[What the task requires] From the entries below, reproduce exactly the lines from the one with "Actress Sandhya Opens" through the one with "藻精蛋白粉 隨手包 (30入)", both included, without images.

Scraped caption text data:

****************************************

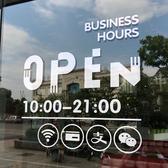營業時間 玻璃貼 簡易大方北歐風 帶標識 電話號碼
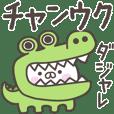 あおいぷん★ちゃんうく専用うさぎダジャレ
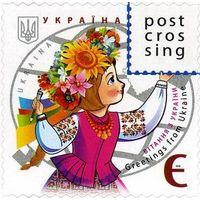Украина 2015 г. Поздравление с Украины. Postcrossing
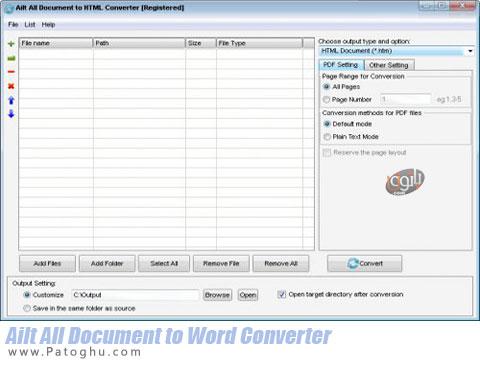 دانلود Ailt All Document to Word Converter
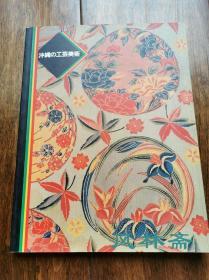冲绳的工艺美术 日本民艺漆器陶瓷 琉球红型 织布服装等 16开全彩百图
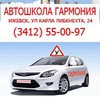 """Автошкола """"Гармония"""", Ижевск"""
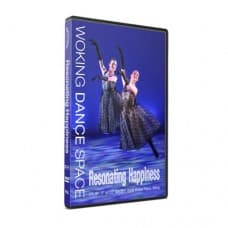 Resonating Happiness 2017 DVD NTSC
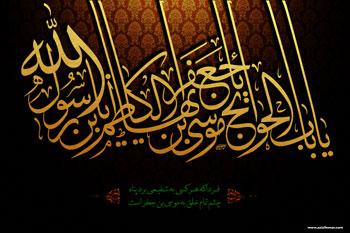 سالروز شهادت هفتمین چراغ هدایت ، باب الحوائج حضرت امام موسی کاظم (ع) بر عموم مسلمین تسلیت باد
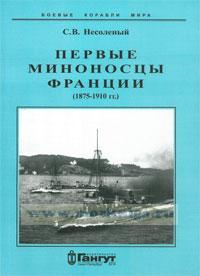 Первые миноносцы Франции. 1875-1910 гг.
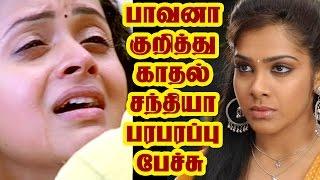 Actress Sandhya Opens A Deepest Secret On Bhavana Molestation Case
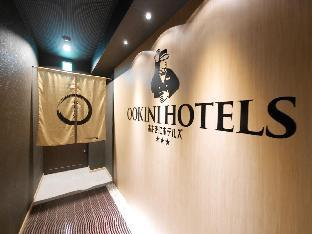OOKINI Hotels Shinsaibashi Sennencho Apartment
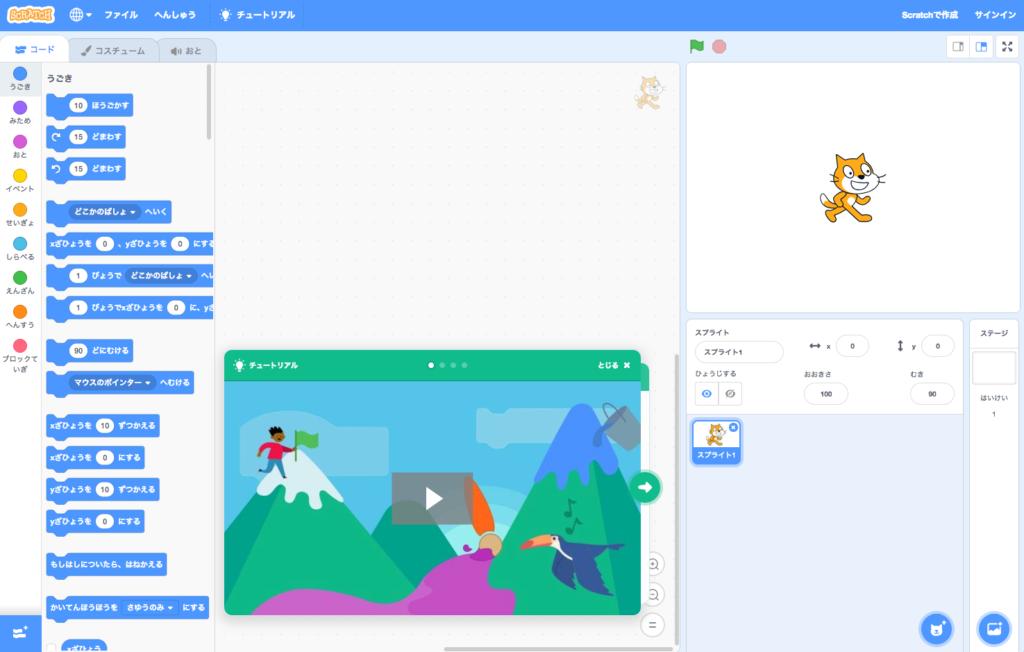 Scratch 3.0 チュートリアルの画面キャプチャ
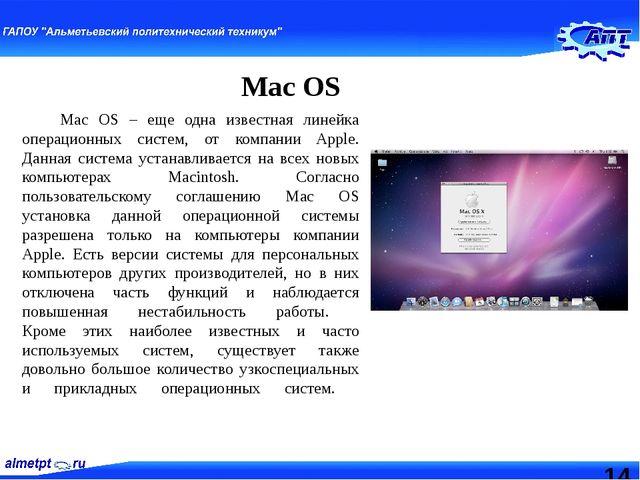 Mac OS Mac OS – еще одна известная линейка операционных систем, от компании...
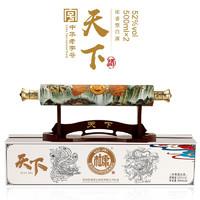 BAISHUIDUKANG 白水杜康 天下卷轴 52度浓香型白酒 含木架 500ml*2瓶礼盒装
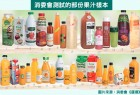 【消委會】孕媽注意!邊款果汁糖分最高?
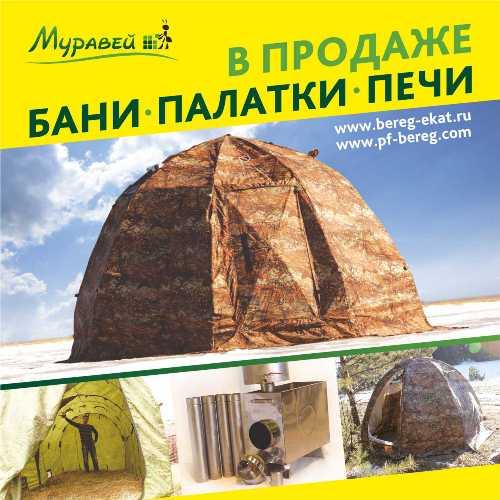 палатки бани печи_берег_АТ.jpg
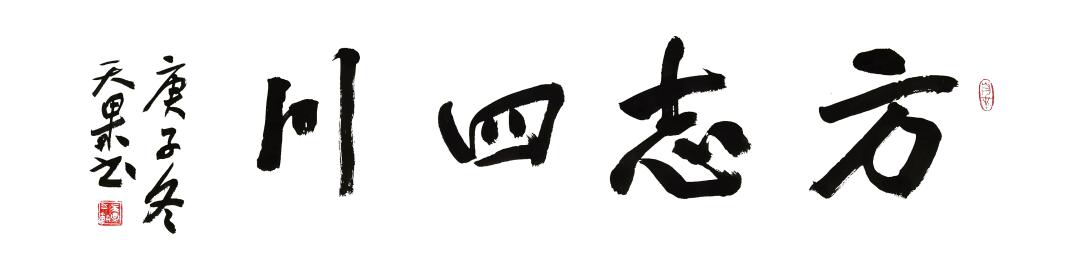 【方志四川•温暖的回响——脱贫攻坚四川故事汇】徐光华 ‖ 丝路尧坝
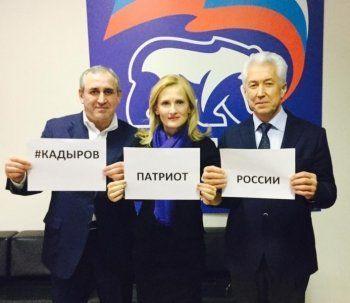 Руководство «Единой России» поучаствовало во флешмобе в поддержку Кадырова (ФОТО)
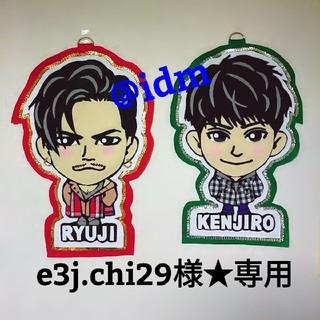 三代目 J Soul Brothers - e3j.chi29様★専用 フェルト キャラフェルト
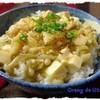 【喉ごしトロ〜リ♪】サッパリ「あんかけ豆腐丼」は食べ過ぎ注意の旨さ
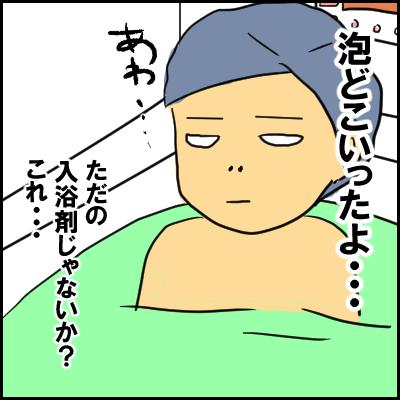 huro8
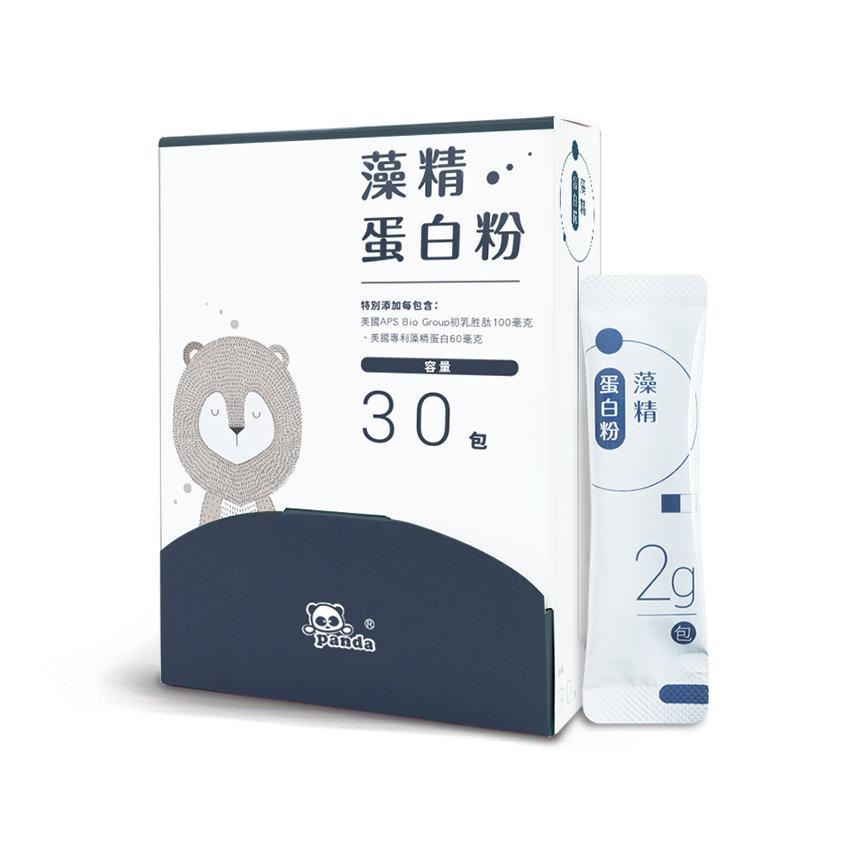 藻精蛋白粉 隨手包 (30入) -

****************************************

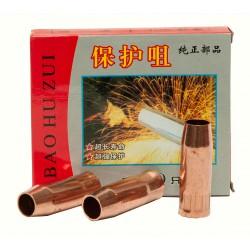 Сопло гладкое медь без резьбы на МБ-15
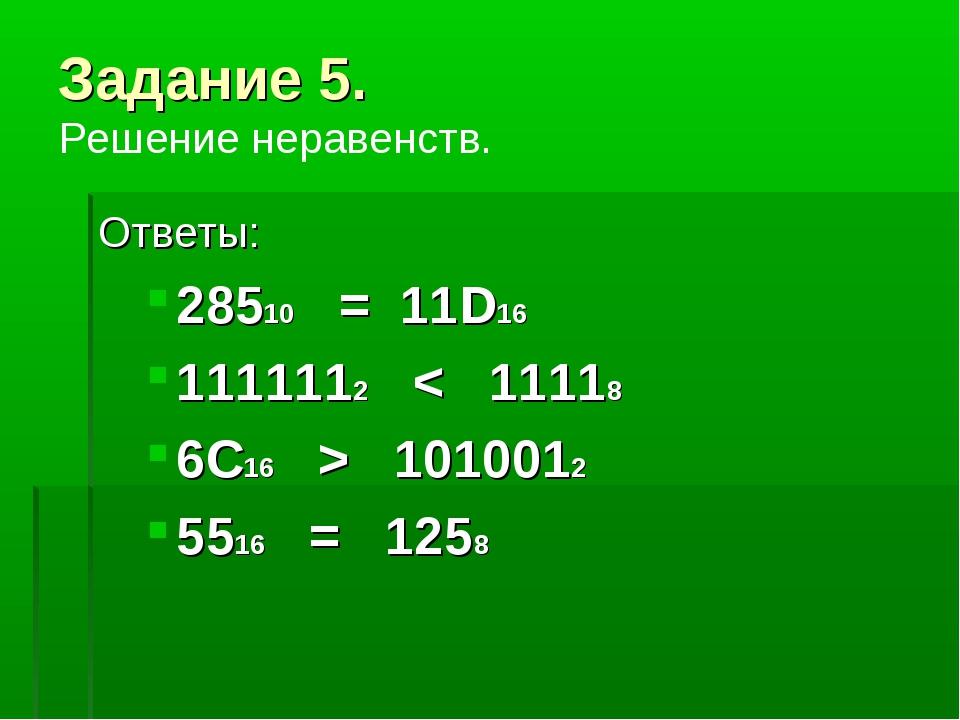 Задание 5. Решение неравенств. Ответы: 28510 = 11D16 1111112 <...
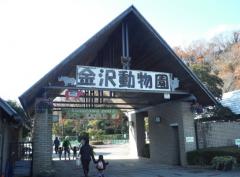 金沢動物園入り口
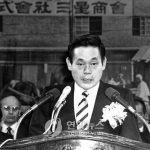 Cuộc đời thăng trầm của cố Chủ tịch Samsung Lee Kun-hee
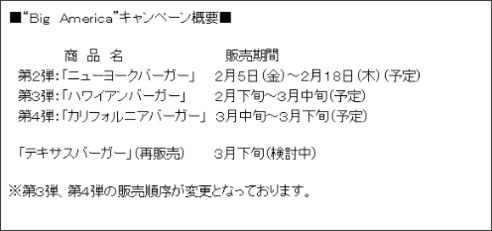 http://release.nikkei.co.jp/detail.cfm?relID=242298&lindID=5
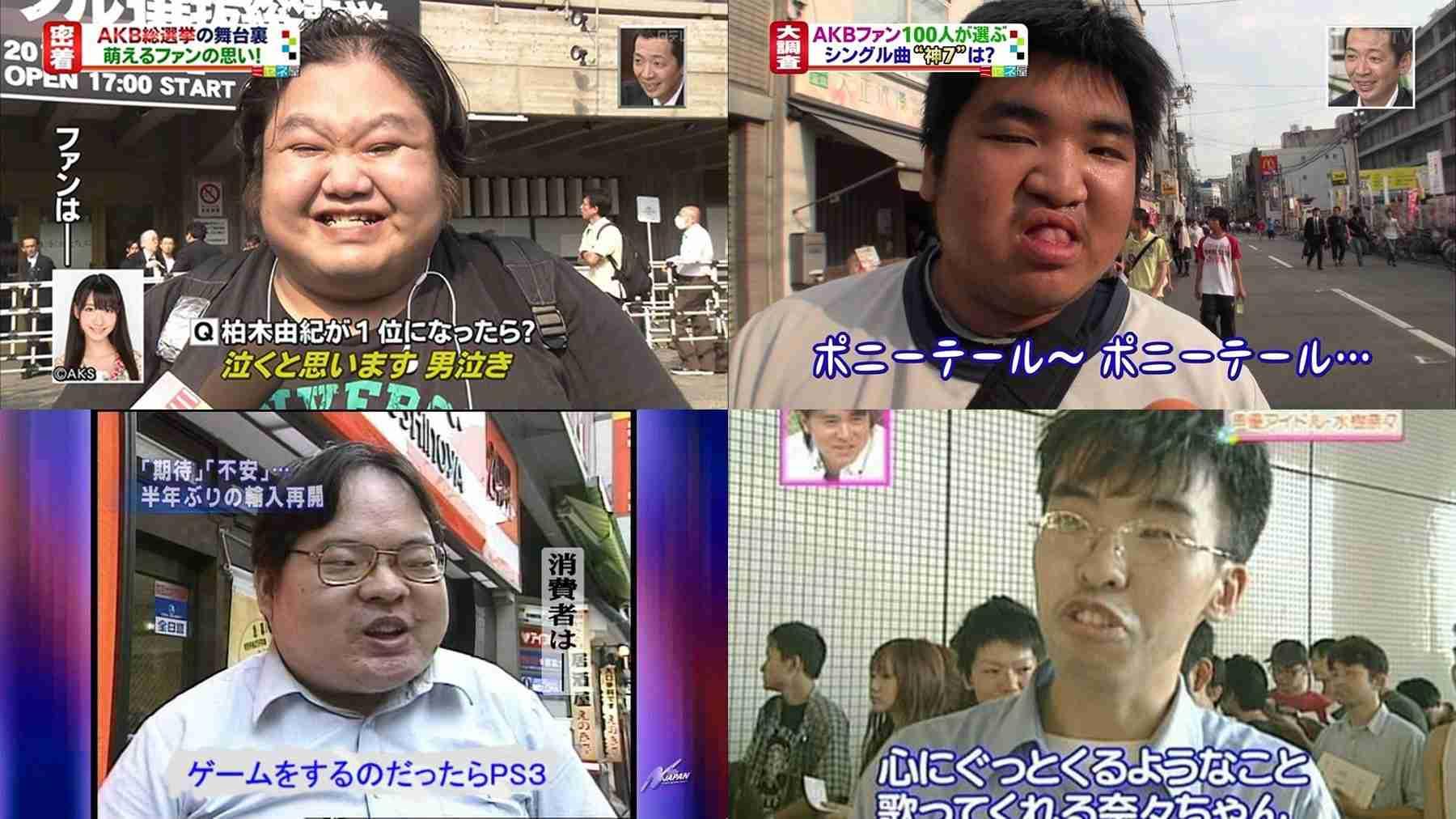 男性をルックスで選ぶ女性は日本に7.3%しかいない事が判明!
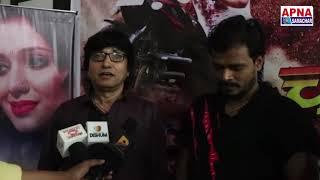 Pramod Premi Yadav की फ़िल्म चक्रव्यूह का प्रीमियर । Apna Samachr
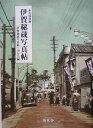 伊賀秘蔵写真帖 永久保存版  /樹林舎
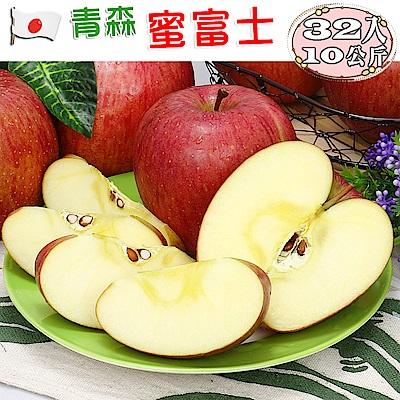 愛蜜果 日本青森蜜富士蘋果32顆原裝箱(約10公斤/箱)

****************************************

[Result of this exercise]
 Actress Sandhya Opens A Deepest Secret On Bhavana Molestation Case
OOKINI Hotels Shinsaibashi Sennencho Apartment
 Scratch 3.0 チュートリアルの画面キャプチャ
 Mac OS Mac OS – еще одна известная линейка операционных систем, от компании...
 BAISHUIDUKANG 白水杜康 天下卷轴 52度浓香型白酒 含木架 500ml*2瓶礼盒装
 【消委會】孕媽注意!邊款果汁糖分最高?
 палатки бани печи_берег_АТ.jpg
 【方志四川•温暖的回响——脱贫攻坚四川故事汇】徐光华 ‖ 丝路尧坝
 Руководство «Единой России» поучаствовало во флешмобе в поддержку Кадырова (ФОТО)
 三代目 J Soul Brothers - e3j.chi29様★専用 フェルト キャラフェルト
 【喉ごしトロ〜リ♪】サッパリ「あんかけ豆腐丼」は食べ過ぎ注意の旨さ
 huro8
 藻精蛋白粉 隨手包 (30入) -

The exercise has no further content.